Un incident s’est produit à Leipzig en janvier : après une manifestation du groupe anti-israélien Handala, un journaliste vidéo qui travaillait pour le journal a été agressé à coups de poing et de pied dans la tête et dans le dos.
Lors du controversé « Congrès palestinien » à Berlin en avril, qui a été dispersé par la police peu après son début, les journalistes ont été insultés comme « menteurs sionistes » et « diffamation de la presse ». Certains ont été agressés physiquement. Les organisateurs ont d’abord refusé l’entrée à certaines personnes parce qu’elles travaillaient pour Axel Springer ou dpa.
La présidente du Land, Renate Gensch, a parlé d’un « mépris inquiétant du principe démocratique fondamental de la liberté de la presse ». En fin de compte, la police a dû faire respecter cette mesure.
Menaces de mort et symboles du Hamas
Le journaliste Julius Geiler connaît bien cette hostilité ; il a été menacé à plusieurs reprises. « Il y a quelques années, quelqu’un a peint sur un panneau publicitaire que j’étais banni de Kreuzberg parce que les gens n’étaient pas d’accord avec mes reportages sur le Moyen-Orient », raconte-t-il au . « L’hostilité envers la presse lors des manifestations pro-palestiniennes s’est considérablement accrue depuis le 7 octobre – et cela est dû à la radicalisation de la scène. »
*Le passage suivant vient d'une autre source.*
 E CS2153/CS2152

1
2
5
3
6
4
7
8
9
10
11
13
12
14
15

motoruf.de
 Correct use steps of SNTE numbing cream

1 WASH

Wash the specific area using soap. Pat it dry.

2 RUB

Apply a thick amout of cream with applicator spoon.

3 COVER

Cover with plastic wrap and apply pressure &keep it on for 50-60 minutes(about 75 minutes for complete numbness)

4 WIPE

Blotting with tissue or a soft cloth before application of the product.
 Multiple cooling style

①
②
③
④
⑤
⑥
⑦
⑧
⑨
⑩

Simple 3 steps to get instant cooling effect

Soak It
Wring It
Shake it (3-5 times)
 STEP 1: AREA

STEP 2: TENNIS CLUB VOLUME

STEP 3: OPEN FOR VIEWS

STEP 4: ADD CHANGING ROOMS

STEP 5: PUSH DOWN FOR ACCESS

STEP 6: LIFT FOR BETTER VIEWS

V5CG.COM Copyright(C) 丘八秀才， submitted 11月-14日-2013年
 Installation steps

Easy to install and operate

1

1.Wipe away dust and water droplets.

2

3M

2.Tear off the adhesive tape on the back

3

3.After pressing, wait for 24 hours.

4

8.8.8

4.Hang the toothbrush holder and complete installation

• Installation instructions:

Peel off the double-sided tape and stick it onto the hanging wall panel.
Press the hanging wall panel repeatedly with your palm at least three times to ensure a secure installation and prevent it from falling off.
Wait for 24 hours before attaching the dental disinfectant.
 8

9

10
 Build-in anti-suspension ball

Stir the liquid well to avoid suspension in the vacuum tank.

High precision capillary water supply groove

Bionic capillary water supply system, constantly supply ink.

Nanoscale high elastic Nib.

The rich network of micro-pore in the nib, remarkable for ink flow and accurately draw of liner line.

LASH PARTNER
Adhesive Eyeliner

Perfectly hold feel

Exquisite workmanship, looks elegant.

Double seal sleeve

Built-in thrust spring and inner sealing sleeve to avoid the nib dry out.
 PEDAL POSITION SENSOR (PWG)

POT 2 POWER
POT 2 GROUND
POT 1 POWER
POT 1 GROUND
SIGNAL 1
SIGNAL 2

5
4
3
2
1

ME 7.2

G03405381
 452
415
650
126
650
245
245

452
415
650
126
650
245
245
Lui-même devient de plus en plus la cible de la scène. En mars, une manifestation a eu lieu devant la rédaction. L’accusation : « diffamation » et « faux reportage » sur le thème du Moyen-Orient. Plus tard, des triangles rouges – le symbole du Hamas utilisé pour marquer l’ennemi – ont été peints sur la façade de la maison. Et après un commentaire du journaliste Sebastian Leber en juillet sur la glorification du terrorisme lors de manifestations soi-disant pro-palestiniennes, l’auteur a reçu des menaces de mort.
Tout cela a des conséquences. La situation menaçante pour les journalistes conduit à « l’autocensure », explique un photojournaliste indépendant du qui couvre depuis des années les manifestations d’extrême droite mais souhaite garder l’anonymat pour des raisons de sécurité. Elle a également documenté de nombreuses manifestations anti-israéliennes depuis le 7 octobre. Mais elle se met en retrait depuis un mois et demi : « C’est tout simplement devenu trop dangereux pour moi personnellement. » Et elle n’est pas la seule.
Grischa Stanjek, cofondatrice de l’association Democ, qui surveille les mouvements antidémocratiques, se rend également moins souvent sur place ces derniers temps. « C’est devenu trop dangereux », dit-il au , « et c’est inquiétant. » Un collègue a été blessé par un pétard lors d’une manifestation, et il y avait également des indications selon lesquelles certains participants à la manifestation pourraient être armés. « La menace est devenue bien plus grande que les années précédentes. »
Les vidéos de Democ ont été visionnées des millions de fois sur les réseaux sociaux. Une vidéo du 15 octobre montre des slogans du Hamas et des échauffourées entre policiers et manifestants sur la Potsdamer Platz à Berlin. « La menace persistante a des conséquences, à savoir que presque plus personne ne signale de tels petits rassemblements ou manifestations spontanées », se plaint Stanjek.
Un « passage de frontière »
Le lendemain de la menace au couteau à la porte d’Iman Sefati, la police a arrêté l’auteur présumé lors de la Internationalist Queer Pride à Berlin-Neukölln, où ont également retenti des cris d’« Intifada » et des slogans antisémites.
Pour le directeur général de dju, Jörg Reichel, l’incident survenu aux portes de Sefati est un « passage de frontière ». Il compare l’hostilité croissante à l’égard de la presse à l’hostilité au plus fort de la pandémie de Covid, lorsque les journalistes étaient insultés et attaqués à plusieurs reprises.
« Pendant la phase Corona, nous n’avons eu aucun dommage matériel dans les ateliers de presse et aucune menace de couteau dans les espaces privés », a déclaré Reichel. Même s’il a lui-même été battu jusqu’à l’hôpital en marge d’une manifestation de pensée latérale en août 2021.